View Flash animations and multimedia from archived websites without installing legacy software.
Preserve and access historical web content that relied on Flash technology.
Batch-process or screenshot SWF files for archival or documentation purposes.
Requires Rust toolchain and wasm-pack; building WebAssembly artifacts takes several minutes.
Ruffle is an emulator for Adobe Flash Player, written in the Rust programming language. Flash Player was a browser plugin that powered a huge amount of interactive content on the web throughout the 2000s and early 2010s, games, animations, video players, and more.
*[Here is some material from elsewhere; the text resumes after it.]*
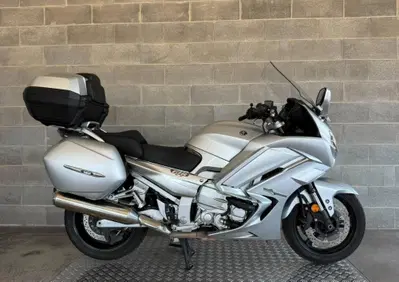 Yamaha FJR 1300 A (2016 - 20) - Annuncio 10062376
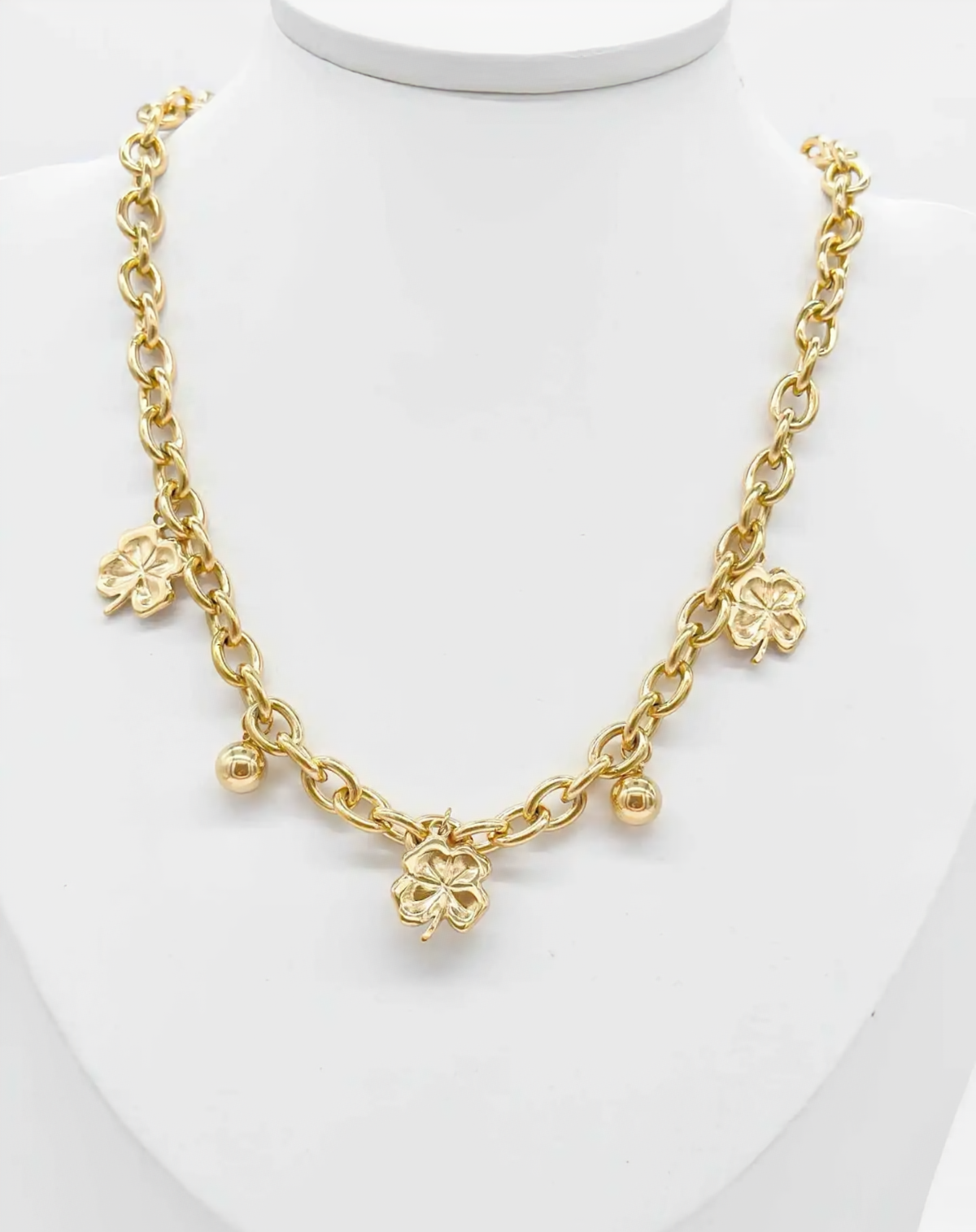 Collier Miren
Adobe officially ended support for Flash at the end of 2020, meaning modern browsers no longer run Flash content. Ruffle allows that content to work again without requiring the original Adobe plugin. Ruffle can run in two environments. As a desktop application, it opens SWF files (the Flash file format) directly on your computer. As a browser extension or web component, it can be embedded into websites to transparently intercept Flash content and run it natively in the browser using WebAssembly, a technology that lets compiled code run securely in a web page. The emulator currently supports ActionScript 1, 2, and 3, the scripting languages used inside Flash files, though compatibility is not yet complete. The project is open source and accepts sponsorships to support continued development. Nightly builds are available for desktop and web platforms, and the project also includes utility tools for batch-scanning or taking screenshots of SWF files.
Generated 2026-05-18 · Model: sonnet-4-6 · Verify against the repo before relying on details.